Simpson's D is perhaps the most intuitive of the three measures and
can be interpreted as the probability of two randomly drawn tokens
from the text being identical
#### Parameters of probabilistic models
- Orlov's (1983) Z
#### Measures that use the whole text
- Average token length
- Covington and McFall's (2010) MATTR
- Kubát and Milička's (2013) STTR
- Log10 text length in characters
- Log10 text length in tokens
- MTLD (McCarthy and Jarvis 2010)
Measures of dispersion:
- Evenness-based dispersion
- Gini-based dispersion
- Gries' DP and DPnorm (Gries 2008, Lijffijt and Gries 2012)
- Kullback-Leibler divergence (Kullback and Leibler 1951)
DP/DPnorm and KL-divergence require an additional parameter
(the number of parts in which to split the text), therefore they are
not computed in the command-line script.
### Sentence-based measures
- Sentence length in characters
- Sentence length in tokens
Language-specific measures relying on a list of part-of-speech tags
that indicate punctuation, see [language definition
files](#language-definition-files):
- Punctuation per sentence
- Punctuation per token
- Sentence length in words
### POS-based measures
- Lexical density (Ure 1971)
- Rarity (requires a reference frequency list)
These measures rely on language-specific information (lists of
part-of-speech tags that indicate open word classes and proper names
and lists of the most common word-tag pairs in a reference corpus),
see [language definition files](#language-definition-files).
### Dependency-based measures
- Average dependency distance (Oya 2011)
- Closeness centrality
- Closeness centralization (Freeman 1978)
- Dependents per token
- Longest shortest path
- Outdegree centralization (Freeman 1978)
### Constituency-based measures
Language-independent measures:
- Constituents per sentence
- Height of the parse trees
- Non-terminal constituents per sentence
Language-dependent measures (defined for the German [NEGRA parsing
scheme](http://www.coli.uni-saarland.de/projects/sfb378/negra-corpus/knoten.html)):
- Clauses per sentence
- Complex t-units per sentence
- Coordinate phrases per sentence
- Dependent clauses per sentence
- Noun phrases per sentence
- Prepositional phrases per sentence
- Verb phrases per sentence
- t-units per sentence
## Language definition files
Some complexity measures (e.g. lexical density and rarity) require
language specific information that needs to be provided by *language
definition files*. For German and English, the built-in language
definition files will be used automatically (as long as you indicate
the language via the `--lang` option). For other languages (`--lang
other`), you need to provide the language definition files yourself.

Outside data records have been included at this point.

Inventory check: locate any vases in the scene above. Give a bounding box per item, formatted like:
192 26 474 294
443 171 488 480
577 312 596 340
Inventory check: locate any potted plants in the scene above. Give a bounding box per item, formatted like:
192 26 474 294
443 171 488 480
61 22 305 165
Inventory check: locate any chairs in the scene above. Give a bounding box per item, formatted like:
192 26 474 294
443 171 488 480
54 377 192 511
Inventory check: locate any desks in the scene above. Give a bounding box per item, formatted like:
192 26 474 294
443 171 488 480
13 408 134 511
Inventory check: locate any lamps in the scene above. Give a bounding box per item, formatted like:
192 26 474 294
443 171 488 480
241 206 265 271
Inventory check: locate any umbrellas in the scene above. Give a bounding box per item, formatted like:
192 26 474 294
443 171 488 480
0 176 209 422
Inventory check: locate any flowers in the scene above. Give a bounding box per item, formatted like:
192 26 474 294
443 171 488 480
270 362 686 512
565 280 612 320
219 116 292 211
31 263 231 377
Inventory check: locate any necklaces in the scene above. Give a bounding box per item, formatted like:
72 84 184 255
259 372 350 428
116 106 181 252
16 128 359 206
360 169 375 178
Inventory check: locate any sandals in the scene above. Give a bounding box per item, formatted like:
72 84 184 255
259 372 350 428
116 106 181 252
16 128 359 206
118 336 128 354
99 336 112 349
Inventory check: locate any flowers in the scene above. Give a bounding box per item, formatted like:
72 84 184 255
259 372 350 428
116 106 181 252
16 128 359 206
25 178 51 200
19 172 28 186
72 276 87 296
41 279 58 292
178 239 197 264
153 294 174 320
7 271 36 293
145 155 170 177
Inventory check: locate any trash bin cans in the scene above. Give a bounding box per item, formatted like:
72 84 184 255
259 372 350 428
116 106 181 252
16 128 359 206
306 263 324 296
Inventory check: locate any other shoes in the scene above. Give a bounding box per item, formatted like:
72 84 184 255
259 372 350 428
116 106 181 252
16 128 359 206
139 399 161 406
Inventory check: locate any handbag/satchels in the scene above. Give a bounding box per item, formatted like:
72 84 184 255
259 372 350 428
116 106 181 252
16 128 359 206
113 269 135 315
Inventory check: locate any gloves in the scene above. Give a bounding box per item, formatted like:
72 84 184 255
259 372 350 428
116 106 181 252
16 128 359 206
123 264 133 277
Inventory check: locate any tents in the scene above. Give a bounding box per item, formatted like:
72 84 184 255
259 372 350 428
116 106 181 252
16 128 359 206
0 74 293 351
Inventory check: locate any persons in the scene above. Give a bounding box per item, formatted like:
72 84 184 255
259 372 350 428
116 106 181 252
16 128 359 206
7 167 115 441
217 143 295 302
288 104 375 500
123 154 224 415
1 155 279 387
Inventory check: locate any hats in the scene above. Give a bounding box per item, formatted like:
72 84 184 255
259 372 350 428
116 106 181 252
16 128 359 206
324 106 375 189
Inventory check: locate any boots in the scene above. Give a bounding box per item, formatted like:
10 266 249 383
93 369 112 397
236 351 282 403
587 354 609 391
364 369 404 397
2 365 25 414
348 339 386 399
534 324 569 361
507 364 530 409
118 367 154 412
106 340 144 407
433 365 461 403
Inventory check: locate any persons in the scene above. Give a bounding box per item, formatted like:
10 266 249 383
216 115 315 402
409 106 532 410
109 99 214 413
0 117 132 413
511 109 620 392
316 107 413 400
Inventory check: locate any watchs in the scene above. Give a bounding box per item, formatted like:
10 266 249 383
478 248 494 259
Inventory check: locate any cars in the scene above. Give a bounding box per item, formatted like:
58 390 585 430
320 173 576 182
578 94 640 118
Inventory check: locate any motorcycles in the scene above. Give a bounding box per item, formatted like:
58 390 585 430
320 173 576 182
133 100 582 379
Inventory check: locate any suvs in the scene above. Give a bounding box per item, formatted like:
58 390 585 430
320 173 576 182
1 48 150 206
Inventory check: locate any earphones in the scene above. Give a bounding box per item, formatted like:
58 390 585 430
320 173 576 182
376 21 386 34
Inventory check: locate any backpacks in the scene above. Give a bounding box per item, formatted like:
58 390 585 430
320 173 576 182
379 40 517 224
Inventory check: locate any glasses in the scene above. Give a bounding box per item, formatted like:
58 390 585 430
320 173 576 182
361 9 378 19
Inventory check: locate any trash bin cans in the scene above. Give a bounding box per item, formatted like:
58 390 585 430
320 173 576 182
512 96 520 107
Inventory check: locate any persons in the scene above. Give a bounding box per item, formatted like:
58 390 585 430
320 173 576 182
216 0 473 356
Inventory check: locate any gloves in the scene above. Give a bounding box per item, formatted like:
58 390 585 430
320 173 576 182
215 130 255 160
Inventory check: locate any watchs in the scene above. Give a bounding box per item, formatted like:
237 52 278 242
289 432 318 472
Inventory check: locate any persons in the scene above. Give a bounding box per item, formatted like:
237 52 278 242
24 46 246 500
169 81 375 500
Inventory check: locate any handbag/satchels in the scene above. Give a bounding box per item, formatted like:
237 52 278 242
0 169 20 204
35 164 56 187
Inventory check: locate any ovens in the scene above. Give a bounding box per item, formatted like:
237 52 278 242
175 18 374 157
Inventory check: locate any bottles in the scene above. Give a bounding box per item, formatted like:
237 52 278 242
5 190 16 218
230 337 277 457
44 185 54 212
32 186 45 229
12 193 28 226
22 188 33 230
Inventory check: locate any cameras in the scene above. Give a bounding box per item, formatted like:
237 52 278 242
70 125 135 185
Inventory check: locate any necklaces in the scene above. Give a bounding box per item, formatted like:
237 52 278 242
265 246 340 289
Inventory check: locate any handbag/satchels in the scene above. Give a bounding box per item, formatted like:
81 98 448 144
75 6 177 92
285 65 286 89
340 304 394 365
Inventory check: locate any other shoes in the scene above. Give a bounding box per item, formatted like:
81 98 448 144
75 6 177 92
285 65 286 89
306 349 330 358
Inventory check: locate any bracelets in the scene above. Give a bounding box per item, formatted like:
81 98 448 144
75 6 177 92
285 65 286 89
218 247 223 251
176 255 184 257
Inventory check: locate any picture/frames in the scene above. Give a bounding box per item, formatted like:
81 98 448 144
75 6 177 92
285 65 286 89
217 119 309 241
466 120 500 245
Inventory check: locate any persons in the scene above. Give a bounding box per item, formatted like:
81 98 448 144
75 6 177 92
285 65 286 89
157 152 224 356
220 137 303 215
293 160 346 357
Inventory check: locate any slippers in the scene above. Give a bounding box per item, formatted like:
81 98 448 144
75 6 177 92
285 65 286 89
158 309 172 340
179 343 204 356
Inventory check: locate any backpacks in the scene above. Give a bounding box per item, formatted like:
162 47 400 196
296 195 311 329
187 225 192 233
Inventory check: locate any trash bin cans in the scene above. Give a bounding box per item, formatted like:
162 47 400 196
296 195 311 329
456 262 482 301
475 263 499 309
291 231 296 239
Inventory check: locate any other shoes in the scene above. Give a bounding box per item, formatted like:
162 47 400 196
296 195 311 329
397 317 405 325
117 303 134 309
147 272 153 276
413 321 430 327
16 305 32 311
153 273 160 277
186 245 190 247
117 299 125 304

Language definition files are in JSON format and contain the following
information:
- `language`: Language code
- `punctuation`: List of language-specific part-of-speech tags used
for punctuation (column XPOS in CoNLL-U format)
- `proper_names`: List of language-specific part-of-speech tags used
for proper names
- `open_classes`: List of language-specific part-of-speech tags used
for open word classes (including proper names)
- `most_common`: List of the most frequent content words (excluding
proper names) and their part-of speech tags; for German and
English, we use the 5.000 most frequent words according to the
[COW frequency
lists](https://www.webcorpora.org/opendata/frequencies/)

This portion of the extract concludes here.